The haven asset has strengthened against all its major counterparts over the past 12 months as concerns over global economic growth mounted and stocks tumbled. It rose 2.7 percent against the dollar last year, the only G-10 currency to gain versus the greenback.
“Yen strength has been omnipresent since mid-December, cementing the status of the yen as the only true safe haven these days amid political risks elsewhere,” said Christin Tuxen, head of currency research at Danske Bank A/S.
The quiet time around the holidays is when algos have a particularly good opportunity to trigger stops and to enact outsized moves which have the scope to set the stage for trading for months afterwards.
The flash rally in the Yen today was partially unwound and the Bank of Japan will be at pains to ensure the pace of the advance is pegged back, but the wider point is it is bad for sentiment.
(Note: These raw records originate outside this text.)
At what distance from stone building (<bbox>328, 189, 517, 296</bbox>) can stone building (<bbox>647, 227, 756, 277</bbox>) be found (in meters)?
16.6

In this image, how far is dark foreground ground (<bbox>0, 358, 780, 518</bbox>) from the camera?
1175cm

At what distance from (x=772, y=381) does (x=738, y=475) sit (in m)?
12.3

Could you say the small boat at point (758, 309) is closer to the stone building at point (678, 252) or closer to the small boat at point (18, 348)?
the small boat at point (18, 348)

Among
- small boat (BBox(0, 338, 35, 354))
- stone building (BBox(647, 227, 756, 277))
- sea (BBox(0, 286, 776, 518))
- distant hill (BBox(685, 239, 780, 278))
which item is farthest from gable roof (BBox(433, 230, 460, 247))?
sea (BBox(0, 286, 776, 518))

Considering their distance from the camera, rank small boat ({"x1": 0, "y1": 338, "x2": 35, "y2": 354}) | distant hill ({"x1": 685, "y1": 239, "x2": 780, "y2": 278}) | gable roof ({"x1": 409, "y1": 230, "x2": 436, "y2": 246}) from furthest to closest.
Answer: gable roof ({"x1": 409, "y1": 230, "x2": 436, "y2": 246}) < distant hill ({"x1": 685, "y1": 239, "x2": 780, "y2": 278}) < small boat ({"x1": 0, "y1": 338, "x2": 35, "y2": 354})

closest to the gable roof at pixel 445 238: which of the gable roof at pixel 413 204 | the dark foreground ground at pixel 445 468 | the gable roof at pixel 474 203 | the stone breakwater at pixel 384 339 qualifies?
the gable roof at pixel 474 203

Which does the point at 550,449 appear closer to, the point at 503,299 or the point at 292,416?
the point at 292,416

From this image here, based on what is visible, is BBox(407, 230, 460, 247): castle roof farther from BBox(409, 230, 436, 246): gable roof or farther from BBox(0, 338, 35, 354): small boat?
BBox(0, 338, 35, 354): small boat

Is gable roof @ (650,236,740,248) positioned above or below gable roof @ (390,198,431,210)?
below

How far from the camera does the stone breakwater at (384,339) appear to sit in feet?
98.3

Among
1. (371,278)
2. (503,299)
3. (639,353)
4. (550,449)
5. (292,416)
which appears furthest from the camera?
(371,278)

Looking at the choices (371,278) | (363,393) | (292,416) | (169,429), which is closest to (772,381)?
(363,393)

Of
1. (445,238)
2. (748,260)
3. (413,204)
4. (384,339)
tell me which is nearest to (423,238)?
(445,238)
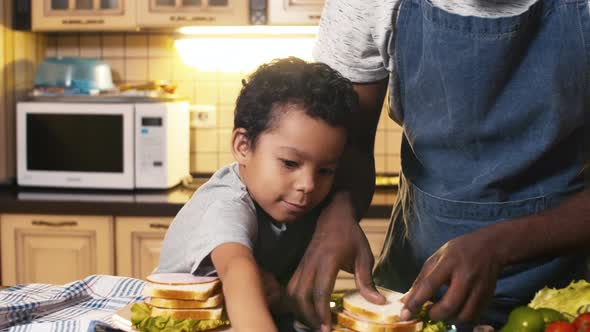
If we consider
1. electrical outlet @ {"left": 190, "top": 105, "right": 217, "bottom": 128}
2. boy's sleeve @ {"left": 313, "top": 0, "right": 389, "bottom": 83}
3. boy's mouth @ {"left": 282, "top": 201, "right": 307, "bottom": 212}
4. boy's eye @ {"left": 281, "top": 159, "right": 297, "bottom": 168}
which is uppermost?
boy's sleeve @ {"left": 313, "top": 0, "right": 389, "bottom": 83}

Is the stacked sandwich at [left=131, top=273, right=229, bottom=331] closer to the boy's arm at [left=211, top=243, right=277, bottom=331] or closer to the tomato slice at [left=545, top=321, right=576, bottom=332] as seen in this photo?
the boy's arm at [left=211, top=243, right=277, bottom=331]

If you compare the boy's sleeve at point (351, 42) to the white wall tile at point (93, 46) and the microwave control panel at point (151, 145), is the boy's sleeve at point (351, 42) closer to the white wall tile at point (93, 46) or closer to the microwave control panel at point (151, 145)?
the microwave control panel at point (151, 145)

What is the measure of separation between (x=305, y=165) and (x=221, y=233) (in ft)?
0.55

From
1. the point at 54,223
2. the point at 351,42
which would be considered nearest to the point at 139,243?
the point at 54,223

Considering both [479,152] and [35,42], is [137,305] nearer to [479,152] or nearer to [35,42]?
[479,152]

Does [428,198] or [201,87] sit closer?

The Nikkei-225 is hovering around the 20,000 level and will need to hold it if potential for higher to lateral ranging is to be given the benefit of the doubt. Efforts to weaken the Yen would lend it a tailwind.
The Topix 2nd Section Index has experienced a massive reaction against the prevailing trend and an unwinding of the short-term oversold condition appears likely but a sustained move back above 7000 will be required to question medium-term supply dominance.